Nimet Mevla’dan Gelir

Nimete saygı, Anadolu felsefesinin çok önemli bir halkasını oluşturuyor. Anadolu insanı, maddi manevi varlığımızın sürdürülebilmesi için sahip olmamız gereken her şeye gönülden saygı duyar. Yolda gördüğümüz bir ekmek parçasını zarar görmeyeceği bir yere kaldırmak, israftan kaçınmak, mecbur kalmadıktan sonra çöpe yiyecek atmamak için çaba göstermek bu saygının naif birer tezahüründen ibaret… Nimete saygının en karşısında selam durulası nedeni ise her türlü nimetin nereden geldiğini bilmek ayrıcalığıdır.

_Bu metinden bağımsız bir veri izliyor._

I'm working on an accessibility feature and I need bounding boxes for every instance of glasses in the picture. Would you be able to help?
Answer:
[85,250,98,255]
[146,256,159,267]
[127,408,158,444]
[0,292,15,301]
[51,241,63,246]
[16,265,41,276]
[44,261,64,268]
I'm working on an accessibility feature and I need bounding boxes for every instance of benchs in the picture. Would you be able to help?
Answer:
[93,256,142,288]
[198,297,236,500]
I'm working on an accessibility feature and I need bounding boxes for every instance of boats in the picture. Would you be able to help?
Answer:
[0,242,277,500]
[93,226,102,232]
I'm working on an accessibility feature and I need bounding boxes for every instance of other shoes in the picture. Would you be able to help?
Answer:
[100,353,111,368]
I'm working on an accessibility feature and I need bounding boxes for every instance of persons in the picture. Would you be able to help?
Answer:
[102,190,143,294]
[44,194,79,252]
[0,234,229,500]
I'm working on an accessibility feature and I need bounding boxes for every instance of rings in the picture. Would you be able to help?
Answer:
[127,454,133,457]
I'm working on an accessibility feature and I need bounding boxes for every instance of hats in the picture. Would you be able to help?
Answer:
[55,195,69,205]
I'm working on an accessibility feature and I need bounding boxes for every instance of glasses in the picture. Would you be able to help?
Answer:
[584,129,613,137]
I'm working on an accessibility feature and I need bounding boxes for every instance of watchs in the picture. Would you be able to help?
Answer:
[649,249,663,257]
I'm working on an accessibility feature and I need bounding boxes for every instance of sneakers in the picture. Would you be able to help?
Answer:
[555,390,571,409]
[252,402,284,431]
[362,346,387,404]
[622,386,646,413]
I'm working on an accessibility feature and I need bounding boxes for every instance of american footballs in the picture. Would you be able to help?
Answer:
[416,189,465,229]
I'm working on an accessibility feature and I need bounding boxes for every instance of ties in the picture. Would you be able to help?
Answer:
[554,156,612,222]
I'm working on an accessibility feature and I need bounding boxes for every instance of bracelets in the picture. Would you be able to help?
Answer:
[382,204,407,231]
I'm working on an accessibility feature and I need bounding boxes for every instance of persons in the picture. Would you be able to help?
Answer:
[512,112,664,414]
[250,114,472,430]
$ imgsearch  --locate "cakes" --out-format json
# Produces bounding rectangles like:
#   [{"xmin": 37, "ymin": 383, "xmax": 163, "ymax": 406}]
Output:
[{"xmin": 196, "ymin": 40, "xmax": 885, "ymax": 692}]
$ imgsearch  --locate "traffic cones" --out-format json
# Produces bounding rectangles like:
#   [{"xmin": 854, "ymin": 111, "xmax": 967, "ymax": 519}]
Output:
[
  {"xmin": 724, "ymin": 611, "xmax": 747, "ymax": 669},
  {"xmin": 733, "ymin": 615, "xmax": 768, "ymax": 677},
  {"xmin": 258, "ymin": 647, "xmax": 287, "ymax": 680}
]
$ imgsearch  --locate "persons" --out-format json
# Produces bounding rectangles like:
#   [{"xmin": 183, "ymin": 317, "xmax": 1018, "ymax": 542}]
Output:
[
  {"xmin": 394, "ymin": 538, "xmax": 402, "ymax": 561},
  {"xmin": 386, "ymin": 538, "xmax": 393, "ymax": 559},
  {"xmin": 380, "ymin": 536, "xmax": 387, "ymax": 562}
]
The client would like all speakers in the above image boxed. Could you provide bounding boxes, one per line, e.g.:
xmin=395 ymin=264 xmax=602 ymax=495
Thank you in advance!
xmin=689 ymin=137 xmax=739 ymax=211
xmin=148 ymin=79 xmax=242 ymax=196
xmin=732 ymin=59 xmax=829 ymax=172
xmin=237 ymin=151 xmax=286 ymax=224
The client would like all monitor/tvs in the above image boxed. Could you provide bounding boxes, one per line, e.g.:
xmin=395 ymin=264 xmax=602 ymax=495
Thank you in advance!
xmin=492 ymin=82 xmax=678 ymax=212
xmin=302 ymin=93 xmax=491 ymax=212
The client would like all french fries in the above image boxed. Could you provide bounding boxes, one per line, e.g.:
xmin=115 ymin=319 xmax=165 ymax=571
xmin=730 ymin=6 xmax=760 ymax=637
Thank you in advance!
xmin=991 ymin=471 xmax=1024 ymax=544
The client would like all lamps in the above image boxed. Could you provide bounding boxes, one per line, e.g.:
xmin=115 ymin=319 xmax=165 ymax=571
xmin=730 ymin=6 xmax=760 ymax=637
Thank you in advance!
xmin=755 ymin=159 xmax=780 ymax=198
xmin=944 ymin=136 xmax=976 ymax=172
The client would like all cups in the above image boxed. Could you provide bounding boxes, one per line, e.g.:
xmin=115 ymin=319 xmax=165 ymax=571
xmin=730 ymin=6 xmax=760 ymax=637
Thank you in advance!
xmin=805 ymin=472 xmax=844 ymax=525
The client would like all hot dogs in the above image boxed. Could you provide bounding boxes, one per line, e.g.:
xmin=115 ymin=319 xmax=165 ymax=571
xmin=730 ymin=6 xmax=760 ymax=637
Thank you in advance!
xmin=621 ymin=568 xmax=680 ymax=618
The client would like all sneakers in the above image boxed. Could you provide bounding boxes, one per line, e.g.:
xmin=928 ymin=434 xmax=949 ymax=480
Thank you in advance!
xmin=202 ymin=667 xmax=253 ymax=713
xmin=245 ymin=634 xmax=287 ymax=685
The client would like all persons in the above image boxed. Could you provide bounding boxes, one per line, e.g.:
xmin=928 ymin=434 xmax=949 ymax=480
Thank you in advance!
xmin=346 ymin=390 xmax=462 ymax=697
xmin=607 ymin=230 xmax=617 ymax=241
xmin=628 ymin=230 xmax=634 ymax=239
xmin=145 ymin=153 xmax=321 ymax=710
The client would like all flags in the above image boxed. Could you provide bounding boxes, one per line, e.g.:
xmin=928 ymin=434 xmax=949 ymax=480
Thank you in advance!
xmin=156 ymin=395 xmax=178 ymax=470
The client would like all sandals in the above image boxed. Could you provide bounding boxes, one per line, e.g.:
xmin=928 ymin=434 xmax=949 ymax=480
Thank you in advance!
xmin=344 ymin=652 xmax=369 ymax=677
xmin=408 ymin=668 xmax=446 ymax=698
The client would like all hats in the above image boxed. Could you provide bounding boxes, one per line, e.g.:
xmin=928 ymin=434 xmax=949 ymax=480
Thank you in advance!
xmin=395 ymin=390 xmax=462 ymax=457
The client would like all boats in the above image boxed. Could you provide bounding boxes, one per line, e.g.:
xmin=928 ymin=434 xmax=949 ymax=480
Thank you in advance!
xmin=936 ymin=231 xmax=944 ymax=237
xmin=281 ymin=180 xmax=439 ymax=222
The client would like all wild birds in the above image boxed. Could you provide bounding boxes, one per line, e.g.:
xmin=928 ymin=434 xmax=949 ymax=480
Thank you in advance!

Nimet elbette Mevla’dan gelir. Bu hakikati fark etmek aslında başlı başına bulunmaz bir nimet… Şükür ise muhteşem bir makam, “insanım” diyebilmenin olmazsa olmazlarından… Ne mutlu bu makama erebilene! Peki, şükür nasıl ifade edilir? Halkımız nimetlerin tek kaynağına olan şükrünü bazen “Çok şükür” diyerek bazen de “Elhamdülillah” diyerek ifade eder.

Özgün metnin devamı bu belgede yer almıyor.